Closed dmilkie closed 5 years ago
Hey @dmilkie , you can try something like:
session_config = tf.ConfigProto()
session_config.gpu_options.allow_growth = True
session_config.gpu_options.per_process_gpu_memory_fraction = .2
algo = fd_restoration.RichardsonLucyDeconvolver(n_dims=3, pad_mode='none').initialize()
algo.run(acq, niter=niter, session_config=session_config)
That usually works for me to be able to run multiple notebooks using TF at once. Although, my GPU usually doesn't have enough memory to only use 20% of it for something useful so I've just gotten into the habit of having no more than one or two kernels per GPU running at a time. So far as I know there's no way to have two processes using TF share the same GPU memory so I think that's just a fundamental limitation.
I'll close this out now but let me know if you run into anything to suggest it should be reopened @dmilkie (i.e. something relating to TF configuration not already exposed in flowdec).
Perhaps obvious to others, but I (being a python noob) was struggling to figure out why one notebook was working, but not a second.

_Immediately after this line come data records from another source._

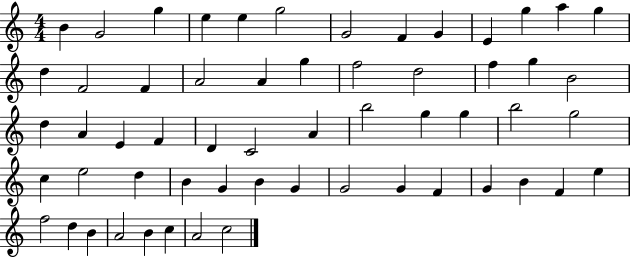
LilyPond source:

{
  \clef treble
  \numericTimeSignature
  \time 4/4
  \key c \major
  b'4 g'2 g''4 | e''4 e''4 g''2 | g'2 f'4 g'4 | e'4 g''4 a''4 g''4 | \break d''4 f'2 f'4 | a'2 a'4 g''4 | f''2 d''2 | f''4 g''4 b'2 | \break d''4 a'4 e'4 f'4 | d'4 c'2 a'4 | b''2 g''4 g''4 | b''2 g''2 | \break c''4 e''2 d''4 | b'4 g'4 b'4 g'4 | g'2 g'4 f'4 | g'4 b'4 f'4 e''4 | \break f''2 d''4 b'4 | a'2 b'4 c''4 | a'2 c''2 | \bar "|."
}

I think the answer is: Tensorflow gpu will "map nearly all of the GPU memory of all GPUs". This of course will prevent a second notebook from running after a first notebook is finished, because the first notebook had not released the GPU resources. Once I closed that first notebook, then the second worked.
Am I missing the obvious way to unload tensorflow besides restarting/killing the python kernel?